I cittadini si sentono soli davanti all’inciviltà e alle lungaggini burocratiche. È lo sfogo amaro di una residente di Strada dei Castelli, a Senigallia, costretta a un’odissea telefonica per ottenere la rimozione di una discarica abusiva da fine giugno. Tra i rifiuti abbandonati a bordo strada spiccano anche vecchi bidoni di vernice, considerati speciali e potenzialmente pericolosi.
"Da fine giugno quella è la situazione in strada dei Castelli – racconta –. Ho chiamato più volte la Rieco che mi aveva tranquillizzato che sarebbero venuti, visto poi la presenza dei bidoni di vernice. Per fortuna, grazie alla tenacia, ho trovato qualcuno che se ne occuperà ma da cittadina mi sono sentita davvero presa in giro. Uno ci prova ma devi esser davvero tenace per risolvere un problema contro tanto disinteresse altrui".

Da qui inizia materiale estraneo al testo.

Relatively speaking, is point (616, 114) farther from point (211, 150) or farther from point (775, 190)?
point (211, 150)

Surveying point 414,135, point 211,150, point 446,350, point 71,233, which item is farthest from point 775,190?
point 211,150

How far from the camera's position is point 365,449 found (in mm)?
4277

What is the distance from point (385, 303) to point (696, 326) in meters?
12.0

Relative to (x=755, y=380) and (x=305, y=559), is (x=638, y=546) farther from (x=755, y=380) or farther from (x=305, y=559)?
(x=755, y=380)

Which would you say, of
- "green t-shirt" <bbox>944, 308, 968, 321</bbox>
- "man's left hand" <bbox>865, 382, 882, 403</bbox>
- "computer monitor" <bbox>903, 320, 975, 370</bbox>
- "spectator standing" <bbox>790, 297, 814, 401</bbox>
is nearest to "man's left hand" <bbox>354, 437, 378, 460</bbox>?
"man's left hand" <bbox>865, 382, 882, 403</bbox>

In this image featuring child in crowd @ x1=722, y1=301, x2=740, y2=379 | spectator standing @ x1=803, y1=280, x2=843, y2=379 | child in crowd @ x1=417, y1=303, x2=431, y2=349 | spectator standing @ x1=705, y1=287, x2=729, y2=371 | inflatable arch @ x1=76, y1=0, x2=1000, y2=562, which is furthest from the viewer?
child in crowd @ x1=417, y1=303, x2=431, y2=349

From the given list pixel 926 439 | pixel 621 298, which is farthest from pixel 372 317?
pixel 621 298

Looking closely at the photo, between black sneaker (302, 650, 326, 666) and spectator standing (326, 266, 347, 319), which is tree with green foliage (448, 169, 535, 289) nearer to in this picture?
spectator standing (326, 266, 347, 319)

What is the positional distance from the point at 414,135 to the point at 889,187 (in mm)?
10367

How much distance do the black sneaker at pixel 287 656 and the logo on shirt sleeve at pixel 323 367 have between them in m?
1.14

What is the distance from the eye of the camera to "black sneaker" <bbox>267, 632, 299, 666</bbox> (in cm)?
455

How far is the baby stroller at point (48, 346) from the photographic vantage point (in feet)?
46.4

La vicenda mette in luce i cortocircuiti che rallentano il decoro urbano. Se da un lato c’è l’inciviltà di chi scarica abusivamente, dall’altro emerge il rimpallo di responsabilità tra uffici ed enti. Solo grazie alla persistenza della donna, che non si è arresa ai primi dinieghi, è stato finalmente individuato qualcuno che si occuperà della bonifica dell’area. Resta però il forte senso di frustrazione provato da chi vorrebbe solo tutelare il proprio territorio e si scontra con il muro della burocrazia.